Well, I guess that's to be expected, considering I AM fat!
But this week I have just felt the fat, gross feeling I had before I started Weight Watchers. I look in the mirror, and whatever progress I had been seeing, I didnt see this week. All I saw was fat. I probably should have taken pictures when I started and as I progressed. Maybe I'll start that now. But when you're as fat as me, you tend to do everything in your power to avoid having your picture taken.
So I'm trying to get to the bottom of why I feel this way right now. It could be hormonal. It IS that time. I think it also has a lot to do with the fact that, like I avoided cameras before I started losing weight, I avoided mirrors. Full length mirrors in particular. And now Im looking in the mirror a lot more, trying to see the differences. Problem is, even with 70 pounds gone, Im still really fat. So that's what I see.
I also think it has something to do with the fact that I've had small losses at the scale the last two weeks. Which is unusual for me since I switched to Core.

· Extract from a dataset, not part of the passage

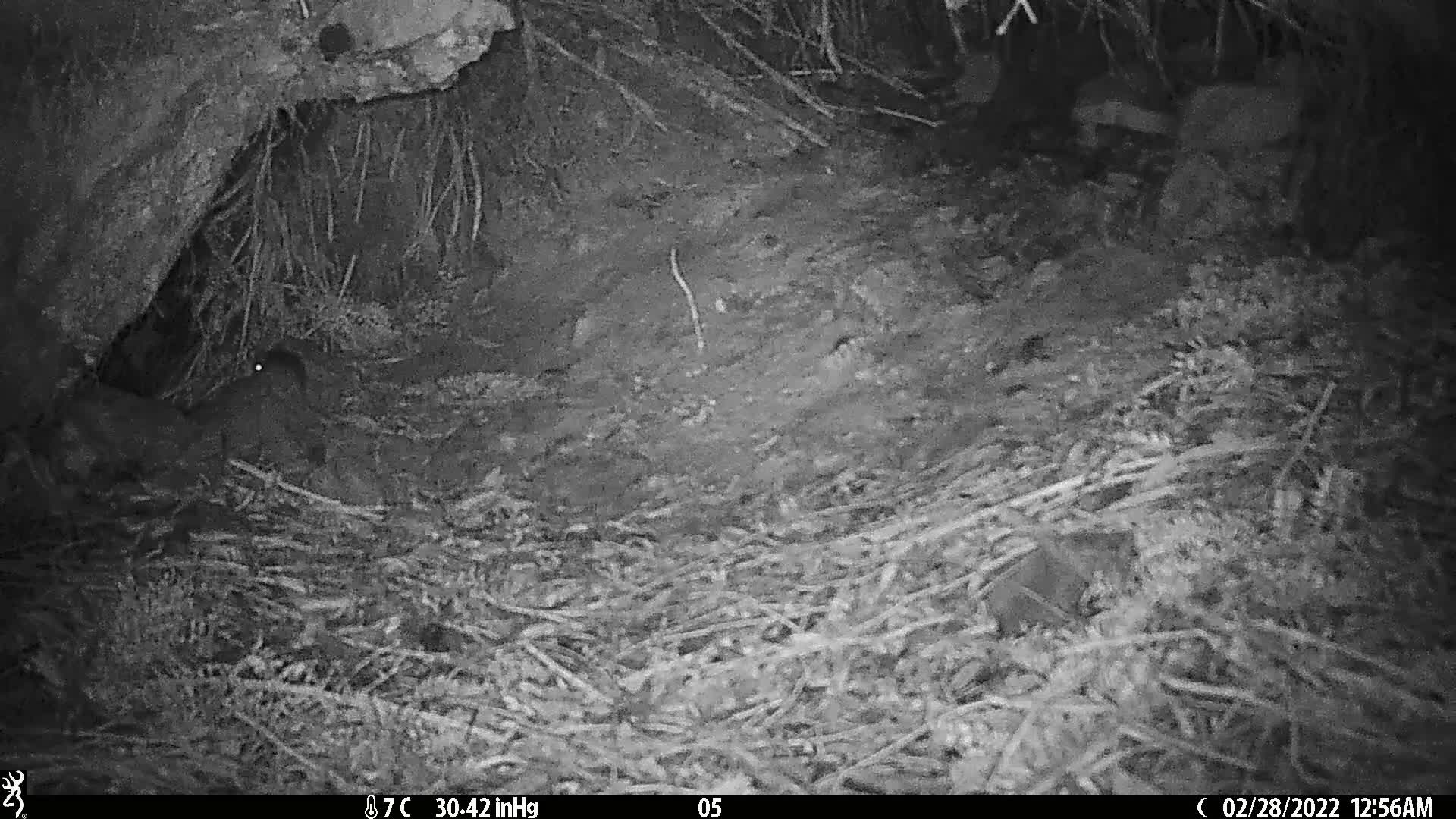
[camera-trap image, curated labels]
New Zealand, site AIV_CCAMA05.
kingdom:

I feel like I've lost some 'umph' or something. I keep reminding myself that though they may be small, they ARE losses...and over the holidays no less. I have lost every single week over the holiday season, starting with Halloween. So why am I disappointed?
And I think part of it has to do with the fact that aside from the random cashier at Hobby Lobby, nobody else has noticed my weight loss (or said anything about it). That of course doesn't count my mother and my good friend at work who know what Im doing. But Im partly convinced they're just saying what they know I want to hear. How can nobody notice 70 pounds?
So let's stop and assess the reality. Whatever I feel like I look like, or whatever anybody else notices or doesnt, I have LOST 70 lbs. I am working out regularly, and hard. I am able to lift more and go longer every week. I have accomplished a lot. I just need to realize it's not always going to feel so warm and fuzzy. And that's okay, as long as I don't let that be my license to stray from the path to health.